Como disse Exupéry no livro O pequeno príncipe, “É preciso exigir de cada um o que cada um pode dar”1.  Cada pessoa dá sua resposta dentro de suas possibilidades e Jesus, com sua graça, oferece um acompanhamento personalizado para cada discípulo. O profeta Ezequiel, inspirando-se na metáfora do pastor e das ovelhas, escreveu: “Procurarei a ovelha perdida, reconduzirei a desgarrada, enfaixarei a quebrada, fortalecerei a doente e vigiarei a ovelha gorda e forte.

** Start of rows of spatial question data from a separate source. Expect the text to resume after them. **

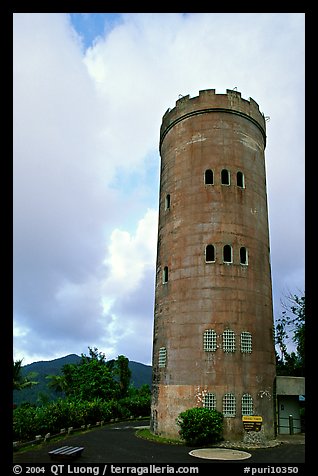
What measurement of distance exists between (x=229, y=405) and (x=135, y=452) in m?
6.13

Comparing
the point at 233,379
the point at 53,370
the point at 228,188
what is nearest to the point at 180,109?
the point at 228,188

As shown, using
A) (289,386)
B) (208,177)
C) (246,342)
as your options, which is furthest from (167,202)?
(289,386)

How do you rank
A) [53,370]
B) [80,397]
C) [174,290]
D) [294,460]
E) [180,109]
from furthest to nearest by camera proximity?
[53,370]
[80,397]
[180,109]
[174,290]
[294,460]

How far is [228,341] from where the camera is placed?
2317 cm

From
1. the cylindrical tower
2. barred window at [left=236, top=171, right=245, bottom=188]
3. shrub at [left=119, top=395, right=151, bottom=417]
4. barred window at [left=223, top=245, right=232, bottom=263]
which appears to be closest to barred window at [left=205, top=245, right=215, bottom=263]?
the cylindrical tower

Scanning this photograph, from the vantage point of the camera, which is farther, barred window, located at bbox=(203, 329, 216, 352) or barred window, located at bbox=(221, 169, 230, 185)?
barred window, located at bbox=(221, 169, 230, 185)

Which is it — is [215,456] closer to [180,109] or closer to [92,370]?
[180,109]

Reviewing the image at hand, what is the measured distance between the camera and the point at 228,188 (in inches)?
1013

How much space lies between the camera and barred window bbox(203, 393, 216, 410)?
72.8ft

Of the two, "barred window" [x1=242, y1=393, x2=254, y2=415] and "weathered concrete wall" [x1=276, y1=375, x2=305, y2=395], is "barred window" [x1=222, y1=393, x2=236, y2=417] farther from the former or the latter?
"weathered concrete wall" [x1=276, y1=375, x2=305, y2=395]

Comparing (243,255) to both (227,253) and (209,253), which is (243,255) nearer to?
(227,253)

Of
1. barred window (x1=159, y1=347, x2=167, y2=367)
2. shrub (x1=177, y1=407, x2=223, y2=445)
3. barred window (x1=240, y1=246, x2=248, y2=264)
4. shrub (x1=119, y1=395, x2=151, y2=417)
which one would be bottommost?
shrub (x1=119, y1=395, x2=151, y2=417)

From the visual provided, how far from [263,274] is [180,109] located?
1185 cm

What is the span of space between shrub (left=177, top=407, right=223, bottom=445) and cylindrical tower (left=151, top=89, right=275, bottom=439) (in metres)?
0.92
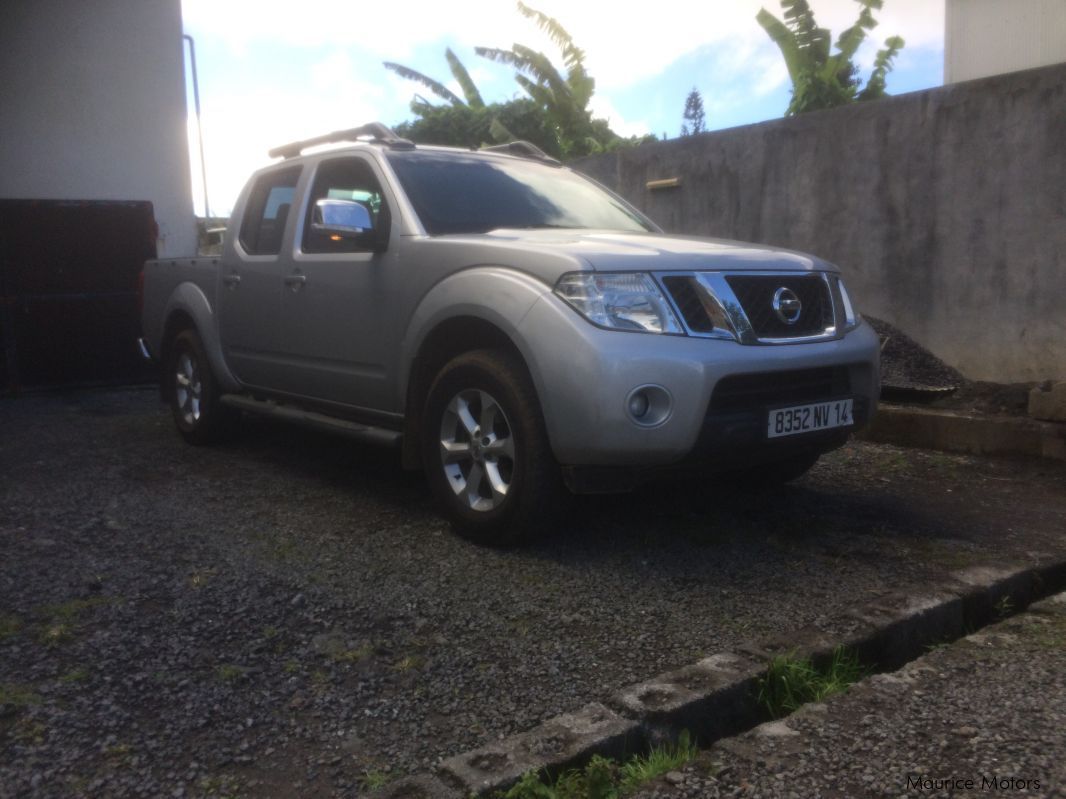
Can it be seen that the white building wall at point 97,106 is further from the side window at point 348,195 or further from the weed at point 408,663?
the weed at point 408,663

Vou apascentá-las conforme o direito” (Ez 34,16). 

O caminho de Jesus é exigente, mas Jesus só pede a cada discípulo o que cada um tem capacidade para oferecer. Jesus nunca impõe nada; ele propõe. E, como sabemos, toda proposta pode ser aceita ou recusada. Assim, diante das exigências de Jesus, alguns disseram sim; outros disseram que precisavam de tempo para pensar melhor, para amadurecer. 

No capítulo 6 do Evangelho de João, após a multiplicação dos pães, Jesus faz um grande discurso em que se apresenta como o Pão da vida. Depois de suas palavras, muitos se afastaram e não quiseram mais andar com Ele. Então, Jesus perguntou aos apóstolos: “Vós também quereis ir embora?” (Jo 6,67). A narração continua com a resposta de Simão Pedro: “A quem iremos, Senhor? Tu tens palavras de vida eterna. Nós cremos firmemente que tu és o Santo de Deus” (Jo 6,68-69). 

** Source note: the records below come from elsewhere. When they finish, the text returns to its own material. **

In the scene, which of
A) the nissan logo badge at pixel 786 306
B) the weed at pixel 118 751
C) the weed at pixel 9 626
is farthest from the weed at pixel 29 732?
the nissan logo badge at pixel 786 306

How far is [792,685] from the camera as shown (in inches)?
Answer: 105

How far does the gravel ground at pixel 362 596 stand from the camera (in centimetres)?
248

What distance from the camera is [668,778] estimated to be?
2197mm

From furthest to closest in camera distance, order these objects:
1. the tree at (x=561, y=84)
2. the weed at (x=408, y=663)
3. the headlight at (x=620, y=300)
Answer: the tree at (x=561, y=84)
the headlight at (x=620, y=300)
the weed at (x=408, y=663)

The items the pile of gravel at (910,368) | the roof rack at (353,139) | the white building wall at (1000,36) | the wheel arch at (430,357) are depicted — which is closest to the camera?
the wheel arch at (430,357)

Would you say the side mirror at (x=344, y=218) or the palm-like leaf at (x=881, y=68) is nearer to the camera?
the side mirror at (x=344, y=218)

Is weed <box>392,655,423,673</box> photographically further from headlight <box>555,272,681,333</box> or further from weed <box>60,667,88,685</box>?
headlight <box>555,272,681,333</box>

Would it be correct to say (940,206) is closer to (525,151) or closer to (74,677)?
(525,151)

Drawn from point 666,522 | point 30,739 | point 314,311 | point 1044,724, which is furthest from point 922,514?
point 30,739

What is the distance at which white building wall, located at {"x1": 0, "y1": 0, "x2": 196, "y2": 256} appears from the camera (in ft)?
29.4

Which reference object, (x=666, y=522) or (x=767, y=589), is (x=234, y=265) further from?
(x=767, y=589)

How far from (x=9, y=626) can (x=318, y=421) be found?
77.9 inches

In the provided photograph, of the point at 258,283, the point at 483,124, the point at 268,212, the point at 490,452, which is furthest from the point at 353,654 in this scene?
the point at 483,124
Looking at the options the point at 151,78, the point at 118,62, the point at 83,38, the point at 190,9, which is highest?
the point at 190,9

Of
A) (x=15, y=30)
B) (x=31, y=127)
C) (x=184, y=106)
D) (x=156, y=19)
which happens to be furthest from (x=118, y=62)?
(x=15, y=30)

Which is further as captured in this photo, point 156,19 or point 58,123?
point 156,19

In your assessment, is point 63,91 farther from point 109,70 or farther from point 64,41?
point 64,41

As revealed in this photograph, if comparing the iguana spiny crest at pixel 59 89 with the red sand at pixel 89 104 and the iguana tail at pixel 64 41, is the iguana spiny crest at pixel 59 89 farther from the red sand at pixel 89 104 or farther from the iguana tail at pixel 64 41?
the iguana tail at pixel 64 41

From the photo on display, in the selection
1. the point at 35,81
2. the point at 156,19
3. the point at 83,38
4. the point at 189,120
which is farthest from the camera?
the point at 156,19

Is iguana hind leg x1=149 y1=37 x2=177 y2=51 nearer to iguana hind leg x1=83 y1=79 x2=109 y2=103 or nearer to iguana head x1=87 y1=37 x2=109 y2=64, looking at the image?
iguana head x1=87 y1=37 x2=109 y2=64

Os apóstolos compreenderam que, por mais difícil que fosse seguir Jesus, valeria a pena aventurar-se na estrada com Ele. As exigências fazem parte do caminho. Exigências nos fazem pensar em sacrifícios e renúncias. Queremos seguir Jesus, porém, evitamos nos comprometer com as exigências do seu Reino. E, assim, vivemos uma fé desarticulada com nossa vida. Uma fé intimista: um dos grandes perigos de nosso tempo. O encontro com Jesus, no entanto, nos convida a um constante aprofundamento. 

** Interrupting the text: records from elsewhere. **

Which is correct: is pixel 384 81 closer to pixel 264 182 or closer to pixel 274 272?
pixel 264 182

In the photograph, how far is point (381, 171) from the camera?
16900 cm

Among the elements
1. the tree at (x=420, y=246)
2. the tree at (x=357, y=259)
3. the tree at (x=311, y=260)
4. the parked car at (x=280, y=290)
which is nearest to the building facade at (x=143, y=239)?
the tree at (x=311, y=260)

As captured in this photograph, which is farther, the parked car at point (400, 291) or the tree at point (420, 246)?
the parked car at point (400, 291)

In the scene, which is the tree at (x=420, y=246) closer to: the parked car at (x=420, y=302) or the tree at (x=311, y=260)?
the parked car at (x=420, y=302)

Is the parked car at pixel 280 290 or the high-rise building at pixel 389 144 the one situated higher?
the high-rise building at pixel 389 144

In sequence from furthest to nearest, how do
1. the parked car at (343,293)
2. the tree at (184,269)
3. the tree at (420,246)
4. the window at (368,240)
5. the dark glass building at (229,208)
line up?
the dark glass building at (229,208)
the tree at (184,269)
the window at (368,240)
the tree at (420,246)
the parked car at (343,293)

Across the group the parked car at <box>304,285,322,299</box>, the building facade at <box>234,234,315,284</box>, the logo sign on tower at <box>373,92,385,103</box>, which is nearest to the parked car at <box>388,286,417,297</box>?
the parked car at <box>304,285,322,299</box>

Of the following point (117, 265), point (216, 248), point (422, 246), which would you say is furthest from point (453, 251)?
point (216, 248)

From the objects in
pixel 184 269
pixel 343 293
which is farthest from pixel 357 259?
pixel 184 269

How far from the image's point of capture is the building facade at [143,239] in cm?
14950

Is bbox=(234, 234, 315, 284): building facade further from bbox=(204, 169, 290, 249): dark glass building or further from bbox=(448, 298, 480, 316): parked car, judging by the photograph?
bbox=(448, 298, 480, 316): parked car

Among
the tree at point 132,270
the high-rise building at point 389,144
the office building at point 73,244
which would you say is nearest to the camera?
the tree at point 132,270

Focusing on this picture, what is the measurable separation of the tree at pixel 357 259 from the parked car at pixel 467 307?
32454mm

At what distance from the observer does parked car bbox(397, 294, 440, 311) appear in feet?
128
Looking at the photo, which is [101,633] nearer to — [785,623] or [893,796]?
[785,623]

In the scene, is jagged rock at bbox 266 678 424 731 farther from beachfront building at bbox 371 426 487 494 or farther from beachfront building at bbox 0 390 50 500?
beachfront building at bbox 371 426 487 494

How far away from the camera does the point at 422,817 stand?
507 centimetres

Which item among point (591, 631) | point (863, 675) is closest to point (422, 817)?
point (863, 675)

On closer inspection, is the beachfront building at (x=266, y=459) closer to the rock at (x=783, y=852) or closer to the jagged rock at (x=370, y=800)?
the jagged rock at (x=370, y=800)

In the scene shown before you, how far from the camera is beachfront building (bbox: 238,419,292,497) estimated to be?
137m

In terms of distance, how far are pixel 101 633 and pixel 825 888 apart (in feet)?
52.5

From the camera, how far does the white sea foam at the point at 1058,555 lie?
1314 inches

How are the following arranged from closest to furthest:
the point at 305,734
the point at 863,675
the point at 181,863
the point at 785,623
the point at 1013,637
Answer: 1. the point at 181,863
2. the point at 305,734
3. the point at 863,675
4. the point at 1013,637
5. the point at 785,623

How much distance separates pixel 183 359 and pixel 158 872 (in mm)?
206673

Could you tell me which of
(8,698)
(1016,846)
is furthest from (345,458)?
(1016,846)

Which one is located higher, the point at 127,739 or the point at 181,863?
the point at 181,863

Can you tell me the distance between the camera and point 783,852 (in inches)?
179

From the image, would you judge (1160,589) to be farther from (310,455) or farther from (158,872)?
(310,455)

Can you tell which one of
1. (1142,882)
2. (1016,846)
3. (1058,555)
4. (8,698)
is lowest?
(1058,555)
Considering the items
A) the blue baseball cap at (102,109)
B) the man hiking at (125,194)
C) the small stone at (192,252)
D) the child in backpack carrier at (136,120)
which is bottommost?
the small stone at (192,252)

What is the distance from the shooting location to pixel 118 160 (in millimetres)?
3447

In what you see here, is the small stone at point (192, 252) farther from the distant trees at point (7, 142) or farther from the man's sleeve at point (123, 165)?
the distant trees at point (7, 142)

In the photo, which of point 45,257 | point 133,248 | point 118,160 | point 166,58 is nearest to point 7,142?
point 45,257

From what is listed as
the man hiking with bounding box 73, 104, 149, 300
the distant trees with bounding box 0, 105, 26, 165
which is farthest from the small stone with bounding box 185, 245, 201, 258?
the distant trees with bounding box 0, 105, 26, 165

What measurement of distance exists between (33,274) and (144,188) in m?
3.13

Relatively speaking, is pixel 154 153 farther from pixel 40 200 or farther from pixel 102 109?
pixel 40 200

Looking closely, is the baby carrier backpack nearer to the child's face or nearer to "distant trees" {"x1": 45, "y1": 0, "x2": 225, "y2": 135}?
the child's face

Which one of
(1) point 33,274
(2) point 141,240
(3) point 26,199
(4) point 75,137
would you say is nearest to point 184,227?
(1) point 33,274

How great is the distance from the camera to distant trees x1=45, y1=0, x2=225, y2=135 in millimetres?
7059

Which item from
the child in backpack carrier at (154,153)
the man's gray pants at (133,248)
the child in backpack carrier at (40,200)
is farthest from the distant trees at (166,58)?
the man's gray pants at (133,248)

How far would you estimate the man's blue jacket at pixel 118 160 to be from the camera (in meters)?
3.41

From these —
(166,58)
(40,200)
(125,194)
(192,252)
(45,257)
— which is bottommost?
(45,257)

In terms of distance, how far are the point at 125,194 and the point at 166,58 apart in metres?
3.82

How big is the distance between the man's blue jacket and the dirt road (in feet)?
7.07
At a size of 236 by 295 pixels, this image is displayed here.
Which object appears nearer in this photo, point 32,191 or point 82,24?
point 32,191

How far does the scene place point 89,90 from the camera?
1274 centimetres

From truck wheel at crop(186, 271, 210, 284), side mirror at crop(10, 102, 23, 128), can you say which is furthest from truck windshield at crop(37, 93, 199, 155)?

O esforço de seguir Jesus Cristo é o esforço de sempre retornar ao coração, onde moram as intenções de tudo: por que faço aquilo que faço? Por que escolho aquilo que escolho? Por que acredito em Deus? O coração é o motor da vida, é o motor da fé, é também o lugar onde nascem os venenos, as corrupções, as infidelidades [...] Tudo nasce do coração, e rezar é sempre retornar ao coração para que, do coração, nossas mãos, nossos pés, nossos olhos, nossa vida estejam mais sintonizadas com a vida de Jesus.2

As palavras de padre Maicon Malacarne nos ajudam a redescobrir a importância de vivermos uma fé mais integrada com nossa vida. Todo nosso ser precisa e deve estar mais sintonizado com Jesus. Hoje a palavra “integral” está em alta, é utilizada em diversos contextos. Ela chama nossa atenção para algo que está desintegrado. Nossa cultura ocidental possui uma forte característica de delimitar todas as coisas. Temos dificuldade em compreender as coisas de modo integral. Temos uma visão desintegrada ou fragmentada de nós próprios, do nosso corpo, da vida, da fé, do mundo, enfim, de tudo. 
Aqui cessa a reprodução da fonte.